Considering the 48 patients without calcifications, i.e., with a negative calcium screening, there was a considerable number (15%) of patients with non-calcified plaques among them, as detected in the contrast-enhanced CT scans (7 of 48 patients; Fig. 2B). In these 7 patients, CAD was diagnosed in the contrast-enhanced MDCT scan due to detection of non-calcified plaques, but would have been missed in the native calcium screening test. Catheter angiography of these 7 patients showed significant stenoses (>75%) in 3 cases, minor wall irregularities in 2 patients, and normal coronary artery lumen as depicted by catheter angiography in 2 cases.

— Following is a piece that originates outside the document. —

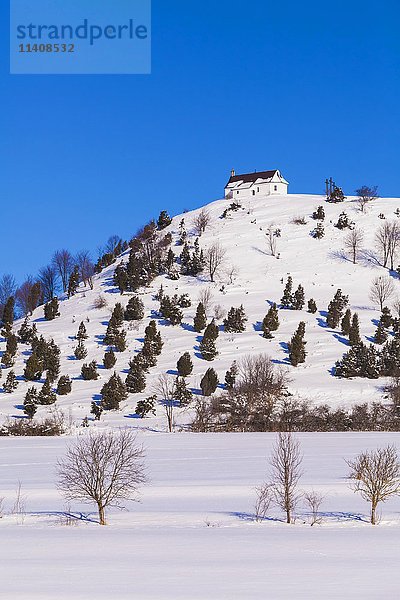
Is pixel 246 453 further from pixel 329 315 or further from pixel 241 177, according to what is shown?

Correlation of calcified, non-calcified, and total plaque volume
The volume of non-calcified plaques did increase significantly with increasing total plaque volume (p=0.0105); however, the correlation was not very strong (r=0.3822; Fig. 3A). There also was a volume increase of non-calcified plaques in correlation to the calcium volume score, but it was not statistically significant (p=0.1583), and correlation was weak (r=0.2164; Fig. 3B). The percentage of non-calcified plaques decreased significantly with increasing total plaque volume (r=−0.5095, p=0.0004), i.e., in patients with high total plaque burden, the greater part of this plaque burden consisted of calcifications mainly (Fig. 3C). The volume score of calcified plaques showed a very strong correlation to total plaque volume (r=0.9849, r2=0.9700, p<0.0001; Fig. 3D). In small total plaque volumes, non-calcified plaques were over-represented, as shown by an intercept of +35 at the intersection of the regression line with the y-axis (p<0.0001; Fig. 3D, arrow).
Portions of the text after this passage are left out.